Fui al cine sin saber absolutamente nada de la trama. Solamente sabía que estaba producida por mi amado Sam Raimi y protagonizada por Bill Skarsgård y Antony Hopkins. Ni siquiera había querido ver el trailer. Y me alegro, porque tengo que admitir que su premisa me sorprendió y me atrapó desde el primer minuto. Y no me soltó en sus emocionantes 95 min de duración. 

Para no contar nada de la premisa diré que Blindado es un thriller claustrofóbico con reminiscencias a “El desconocido” o “Última llamada” y que funciona de maravilla como entretenimiento de primer orden. El director, David Yarovesky, sabe mantener el interés de la acción en un espacio realmente reducido. Todo gracias a una puesta en escena muy estudiada y creativa (ojo, al plano secuencia que presenta el conflicto principal, porque es una locura técnica impresionante) y a un Bill Skarsgård que se deja la piel (literalmente) en su actuación. De Antony Hopkins no hace falta decir mucho. Aparece pocas veces en pantalla, pero su presencia (y sobre todo su voz) es realmente inquietante.   

El guion, aunque está lleno de ‘tropos’ cinematográficos y algún que otro “deux ex machina”, sabe perfectamente mantener al espectador pegado a la butaca, levantando la trama justo cuando esta empieza a caer. En ese aspecto, la película es entretenimiento canónico y funciona como un tiro siempre que aceptes las licencias cinematográficas. A mí se me pasó volando y siempre quise saber más de la historia.

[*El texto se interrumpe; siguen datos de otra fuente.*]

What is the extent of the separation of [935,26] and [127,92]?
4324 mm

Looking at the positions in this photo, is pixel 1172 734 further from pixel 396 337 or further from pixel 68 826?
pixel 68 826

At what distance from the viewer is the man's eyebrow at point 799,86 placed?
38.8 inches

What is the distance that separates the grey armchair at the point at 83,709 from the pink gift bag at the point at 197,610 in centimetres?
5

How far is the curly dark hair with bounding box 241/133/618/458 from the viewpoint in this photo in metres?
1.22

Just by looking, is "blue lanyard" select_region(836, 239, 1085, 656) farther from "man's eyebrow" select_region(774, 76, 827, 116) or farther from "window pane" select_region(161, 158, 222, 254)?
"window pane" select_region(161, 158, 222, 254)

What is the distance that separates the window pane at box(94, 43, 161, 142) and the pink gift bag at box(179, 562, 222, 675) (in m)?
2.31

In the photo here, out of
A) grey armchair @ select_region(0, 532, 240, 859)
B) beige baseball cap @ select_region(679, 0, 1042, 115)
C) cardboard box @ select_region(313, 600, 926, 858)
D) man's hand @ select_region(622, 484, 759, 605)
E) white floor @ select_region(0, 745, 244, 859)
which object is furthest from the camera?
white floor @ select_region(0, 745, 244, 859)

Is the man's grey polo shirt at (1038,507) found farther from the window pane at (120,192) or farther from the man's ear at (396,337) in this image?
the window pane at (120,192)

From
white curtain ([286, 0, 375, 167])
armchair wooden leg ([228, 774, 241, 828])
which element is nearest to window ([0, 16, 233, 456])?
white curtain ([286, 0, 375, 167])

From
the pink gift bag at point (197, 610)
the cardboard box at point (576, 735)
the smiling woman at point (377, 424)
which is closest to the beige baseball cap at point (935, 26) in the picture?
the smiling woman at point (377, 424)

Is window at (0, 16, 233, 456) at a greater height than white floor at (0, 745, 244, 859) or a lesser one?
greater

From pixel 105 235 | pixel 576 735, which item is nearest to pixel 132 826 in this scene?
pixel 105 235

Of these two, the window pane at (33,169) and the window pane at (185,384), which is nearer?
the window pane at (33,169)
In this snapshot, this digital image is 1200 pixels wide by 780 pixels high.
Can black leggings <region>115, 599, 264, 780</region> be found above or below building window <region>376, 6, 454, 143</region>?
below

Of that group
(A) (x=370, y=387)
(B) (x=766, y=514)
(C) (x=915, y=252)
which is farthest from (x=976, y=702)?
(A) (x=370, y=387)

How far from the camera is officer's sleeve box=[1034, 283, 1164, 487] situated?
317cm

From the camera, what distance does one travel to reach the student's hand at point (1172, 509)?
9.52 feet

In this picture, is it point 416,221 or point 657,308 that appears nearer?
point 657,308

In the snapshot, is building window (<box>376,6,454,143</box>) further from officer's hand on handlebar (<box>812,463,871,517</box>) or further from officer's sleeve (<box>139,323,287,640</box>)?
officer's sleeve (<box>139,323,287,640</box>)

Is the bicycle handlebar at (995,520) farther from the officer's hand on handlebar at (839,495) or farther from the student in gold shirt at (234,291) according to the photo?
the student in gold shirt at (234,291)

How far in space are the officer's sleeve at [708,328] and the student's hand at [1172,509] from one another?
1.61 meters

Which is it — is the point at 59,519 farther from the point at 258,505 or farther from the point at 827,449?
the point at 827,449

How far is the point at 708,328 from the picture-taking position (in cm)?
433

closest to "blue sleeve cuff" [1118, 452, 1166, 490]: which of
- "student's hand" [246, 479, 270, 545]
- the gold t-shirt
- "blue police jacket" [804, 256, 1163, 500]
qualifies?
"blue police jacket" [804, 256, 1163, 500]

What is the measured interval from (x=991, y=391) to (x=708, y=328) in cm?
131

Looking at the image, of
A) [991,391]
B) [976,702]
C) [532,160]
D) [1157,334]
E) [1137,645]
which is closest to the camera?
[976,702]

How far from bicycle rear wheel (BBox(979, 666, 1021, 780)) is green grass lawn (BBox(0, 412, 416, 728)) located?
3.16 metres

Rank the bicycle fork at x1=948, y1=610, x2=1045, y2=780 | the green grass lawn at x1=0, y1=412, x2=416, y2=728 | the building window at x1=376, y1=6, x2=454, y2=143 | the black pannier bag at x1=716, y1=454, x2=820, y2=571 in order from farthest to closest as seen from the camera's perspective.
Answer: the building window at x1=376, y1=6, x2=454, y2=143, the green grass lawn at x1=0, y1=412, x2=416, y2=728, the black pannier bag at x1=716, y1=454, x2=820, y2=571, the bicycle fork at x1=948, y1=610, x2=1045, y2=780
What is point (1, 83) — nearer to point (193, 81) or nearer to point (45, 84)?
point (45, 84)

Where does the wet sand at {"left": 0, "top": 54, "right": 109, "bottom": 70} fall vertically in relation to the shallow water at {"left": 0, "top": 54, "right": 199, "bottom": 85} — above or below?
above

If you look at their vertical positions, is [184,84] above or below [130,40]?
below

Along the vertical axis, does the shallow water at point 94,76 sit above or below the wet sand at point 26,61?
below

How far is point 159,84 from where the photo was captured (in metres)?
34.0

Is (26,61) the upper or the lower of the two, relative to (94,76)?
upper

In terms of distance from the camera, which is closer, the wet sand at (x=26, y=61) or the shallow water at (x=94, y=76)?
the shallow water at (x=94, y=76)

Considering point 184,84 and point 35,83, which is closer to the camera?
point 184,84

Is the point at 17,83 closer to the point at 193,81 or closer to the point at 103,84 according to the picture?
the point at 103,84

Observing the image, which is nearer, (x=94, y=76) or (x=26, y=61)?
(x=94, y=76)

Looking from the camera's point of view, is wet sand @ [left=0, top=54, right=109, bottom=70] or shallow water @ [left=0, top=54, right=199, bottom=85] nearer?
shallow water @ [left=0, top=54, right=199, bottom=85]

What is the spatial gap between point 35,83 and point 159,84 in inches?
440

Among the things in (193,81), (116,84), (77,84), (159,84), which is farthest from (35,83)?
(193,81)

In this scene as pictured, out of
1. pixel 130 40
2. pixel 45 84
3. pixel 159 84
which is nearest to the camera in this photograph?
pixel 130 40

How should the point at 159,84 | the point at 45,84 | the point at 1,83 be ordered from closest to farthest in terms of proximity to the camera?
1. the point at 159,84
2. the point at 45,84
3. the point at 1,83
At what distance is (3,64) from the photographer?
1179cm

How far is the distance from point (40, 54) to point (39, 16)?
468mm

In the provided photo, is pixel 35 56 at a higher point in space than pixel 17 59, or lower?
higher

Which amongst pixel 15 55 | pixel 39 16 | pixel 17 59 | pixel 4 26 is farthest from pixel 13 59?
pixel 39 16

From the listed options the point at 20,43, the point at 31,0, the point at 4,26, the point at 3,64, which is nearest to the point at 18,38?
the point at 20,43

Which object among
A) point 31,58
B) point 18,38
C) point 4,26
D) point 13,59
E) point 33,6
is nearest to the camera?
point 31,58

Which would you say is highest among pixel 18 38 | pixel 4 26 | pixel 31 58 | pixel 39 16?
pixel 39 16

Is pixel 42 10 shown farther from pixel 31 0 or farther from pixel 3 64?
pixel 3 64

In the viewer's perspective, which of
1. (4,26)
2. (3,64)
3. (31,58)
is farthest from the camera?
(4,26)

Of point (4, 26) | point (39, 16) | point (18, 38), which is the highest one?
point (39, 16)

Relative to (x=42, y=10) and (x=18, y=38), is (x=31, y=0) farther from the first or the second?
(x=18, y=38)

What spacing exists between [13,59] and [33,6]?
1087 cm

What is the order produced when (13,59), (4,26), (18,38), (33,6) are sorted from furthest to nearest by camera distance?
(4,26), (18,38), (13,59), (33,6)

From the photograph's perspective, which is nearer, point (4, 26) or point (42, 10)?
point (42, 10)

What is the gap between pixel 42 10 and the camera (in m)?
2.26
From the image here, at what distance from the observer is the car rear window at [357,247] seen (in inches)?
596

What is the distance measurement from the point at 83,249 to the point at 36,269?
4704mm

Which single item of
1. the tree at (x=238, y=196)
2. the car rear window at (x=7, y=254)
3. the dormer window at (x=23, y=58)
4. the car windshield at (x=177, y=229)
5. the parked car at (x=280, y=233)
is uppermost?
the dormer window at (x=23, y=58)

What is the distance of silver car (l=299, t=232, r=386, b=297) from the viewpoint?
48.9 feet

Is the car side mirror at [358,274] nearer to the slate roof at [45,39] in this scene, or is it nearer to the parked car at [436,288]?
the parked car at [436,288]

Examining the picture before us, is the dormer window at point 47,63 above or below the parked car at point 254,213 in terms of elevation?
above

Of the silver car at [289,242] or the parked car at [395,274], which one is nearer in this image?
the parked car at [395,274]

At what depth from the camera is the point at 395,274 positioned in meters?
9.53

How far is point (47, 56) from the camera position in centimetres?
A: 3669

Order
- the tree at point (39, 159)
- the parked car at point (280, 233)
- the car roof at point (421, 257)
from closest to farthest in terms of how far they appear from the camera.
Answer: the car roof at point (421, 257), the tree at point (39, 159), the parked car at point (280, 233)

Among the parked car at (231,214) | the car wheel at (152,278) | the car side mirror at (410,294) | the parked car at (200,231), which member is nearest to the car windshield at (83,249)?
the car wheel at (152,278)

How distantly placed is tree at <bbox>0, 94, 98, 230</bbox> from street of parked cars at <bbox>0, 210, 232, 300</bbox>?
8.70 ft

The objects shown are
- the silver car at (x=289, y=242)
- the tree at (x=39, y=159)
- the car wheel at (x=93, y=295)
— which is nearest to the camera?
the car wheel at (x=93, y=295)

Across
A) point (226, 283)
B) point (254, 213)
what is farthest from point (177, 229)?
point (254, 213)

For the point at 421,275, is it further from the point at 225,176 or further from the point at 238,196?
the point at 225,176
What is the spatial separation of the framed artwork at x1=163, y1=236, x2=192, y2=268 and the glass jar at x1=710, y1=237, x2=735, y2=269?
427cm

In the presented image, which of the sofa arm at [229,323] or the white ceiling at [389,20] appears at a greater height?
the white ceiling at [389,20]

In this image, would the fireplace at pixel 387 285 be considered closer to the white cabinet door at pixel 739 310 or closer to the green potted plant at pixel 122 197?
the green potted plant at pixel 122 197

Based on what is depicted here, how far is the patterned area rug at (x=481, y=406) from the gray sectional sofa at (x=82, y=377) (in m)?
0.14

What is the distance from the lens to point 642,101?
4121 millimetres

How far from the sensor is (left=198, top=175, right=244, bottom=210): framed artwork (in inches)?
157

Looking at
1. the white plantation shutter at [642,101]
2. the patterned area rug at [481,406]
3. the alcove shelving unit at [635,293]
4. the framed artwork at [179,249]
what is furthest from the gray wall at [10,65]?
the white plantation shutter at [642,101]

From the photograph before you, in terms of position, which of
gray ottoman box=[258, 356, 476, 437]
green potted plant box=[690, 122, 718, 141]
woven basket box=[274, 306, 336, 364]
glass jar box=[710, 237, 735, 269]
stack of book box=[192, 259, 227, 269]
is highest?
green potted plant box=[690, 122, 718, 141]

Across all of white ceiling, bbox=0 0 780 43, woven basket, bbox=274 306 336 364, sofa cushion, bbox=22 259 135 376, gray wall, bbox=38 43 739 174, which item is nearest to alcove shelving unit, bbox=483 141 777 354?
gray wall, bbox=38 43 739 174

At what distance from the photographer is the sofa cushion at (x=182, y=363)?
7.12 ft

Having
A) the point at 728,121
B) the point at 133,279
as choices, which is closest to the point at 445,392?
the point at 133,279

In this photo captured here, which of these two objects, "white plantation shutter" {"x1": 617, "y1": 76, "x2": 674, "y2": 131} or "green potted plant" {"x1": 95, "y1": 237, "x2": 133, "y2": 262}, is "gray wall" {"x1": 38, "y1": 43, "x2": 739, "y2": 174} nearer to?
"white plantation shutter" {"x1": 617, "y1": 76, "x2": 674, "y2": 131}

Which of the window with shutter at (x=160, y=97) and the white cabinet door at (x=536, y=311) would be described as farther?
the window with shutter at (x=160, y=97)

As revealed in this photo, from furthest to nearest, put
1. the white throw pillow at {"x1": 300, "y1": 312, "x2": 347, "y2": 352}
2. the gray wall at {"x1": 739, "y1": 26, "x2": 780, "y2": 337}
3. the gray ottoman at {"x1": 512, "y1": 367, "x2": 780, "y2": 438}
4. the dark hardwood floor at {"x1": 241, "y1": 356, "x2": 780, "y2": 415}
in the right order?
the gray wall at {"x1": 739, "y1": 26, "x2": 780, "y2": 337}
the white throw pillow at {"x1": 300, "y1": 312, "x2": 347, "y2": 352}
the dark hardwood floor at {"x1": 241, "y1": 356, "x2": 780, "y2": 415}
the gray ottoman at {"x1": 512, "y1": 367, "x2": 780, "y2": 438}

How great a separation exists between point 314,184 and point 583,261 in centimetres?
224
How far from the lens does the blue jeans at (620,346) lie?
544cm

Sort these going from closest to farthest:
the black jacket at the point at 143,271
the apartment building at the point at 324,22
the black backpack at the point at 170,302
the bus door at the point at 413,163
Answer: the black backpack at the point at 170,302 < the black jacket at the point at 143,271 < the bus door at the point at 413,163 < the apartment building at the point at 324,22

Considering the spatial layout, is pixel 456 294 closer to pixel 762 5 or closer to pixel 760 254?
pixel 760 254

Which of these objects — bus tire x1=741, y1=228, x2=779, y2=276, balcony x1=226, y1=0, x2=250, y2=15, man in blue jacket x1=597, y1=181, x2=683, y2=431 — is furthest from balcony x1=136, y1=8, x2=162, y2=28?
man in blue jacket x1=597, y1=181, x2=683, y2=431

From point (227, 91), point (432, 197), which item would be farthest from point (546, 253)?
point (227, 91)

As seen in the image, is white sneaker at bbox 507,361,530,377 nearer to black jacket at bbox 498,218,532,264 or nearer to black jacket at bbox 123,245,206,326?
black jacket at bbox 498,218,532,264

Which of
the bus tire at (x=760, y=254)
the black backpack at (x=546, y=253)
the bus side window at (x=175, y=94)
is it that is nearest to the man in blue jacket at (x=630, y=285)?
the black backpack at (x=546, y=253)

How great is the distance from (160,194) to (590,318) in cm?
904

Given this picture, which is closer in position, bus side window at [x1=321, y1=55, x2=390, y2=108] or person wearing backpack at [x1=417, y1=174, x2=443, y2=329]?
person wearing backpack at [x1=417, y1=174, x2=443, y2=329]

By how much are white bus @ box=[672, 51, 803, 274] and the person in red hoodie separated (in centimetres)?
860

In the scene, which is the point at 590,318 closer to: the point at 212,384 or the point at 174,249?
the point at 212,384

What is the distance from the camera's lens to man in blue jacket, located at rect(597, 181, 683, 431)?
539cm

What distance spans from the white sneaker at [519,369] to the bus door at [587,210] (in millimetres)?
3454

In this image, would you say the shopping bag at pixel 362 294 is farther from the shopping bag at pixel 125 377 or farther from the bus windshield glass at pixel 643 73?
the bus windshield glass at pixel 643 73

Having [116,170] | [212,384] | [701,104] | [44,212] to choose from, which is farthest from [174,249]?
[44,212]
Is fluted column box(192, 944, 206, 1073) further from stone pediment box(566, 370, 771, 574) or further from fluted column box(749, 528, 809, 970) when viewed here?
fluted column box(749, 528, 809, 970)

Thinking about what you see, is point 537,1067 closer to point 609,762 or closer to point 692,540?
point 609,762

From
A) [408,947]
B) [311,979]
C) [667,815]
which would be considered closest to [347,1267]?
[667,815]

Por eso no me da miedo decir que seguramente estemos ante uno de los mejores ‘entretenimientos’ del año.   

Ahora bien, donde la película flaquea es cuando intenta ponerse profunda y sentimental. Los personajes, según avanza la trama, se van quedando algo desdibujados y la trama social, que parte de una premisa que podría ser interesante y de actualidad, se vuelve vacía y confusa en la parte final. Un final que peca, además, de falta de valentía. Pero tampoco es algo que tengamos que exigir a una película que tiene como único objetivo entretener. Y eso lo hace a la perfección. Así que yo por mi parte se lo perdono, ya que me hizo pasar un rato muy divertido en el cine.

En definitiva, una película que como entretenimiento es una grata sorpresa, pero que cuando se intenta poner profunda cojea un poco.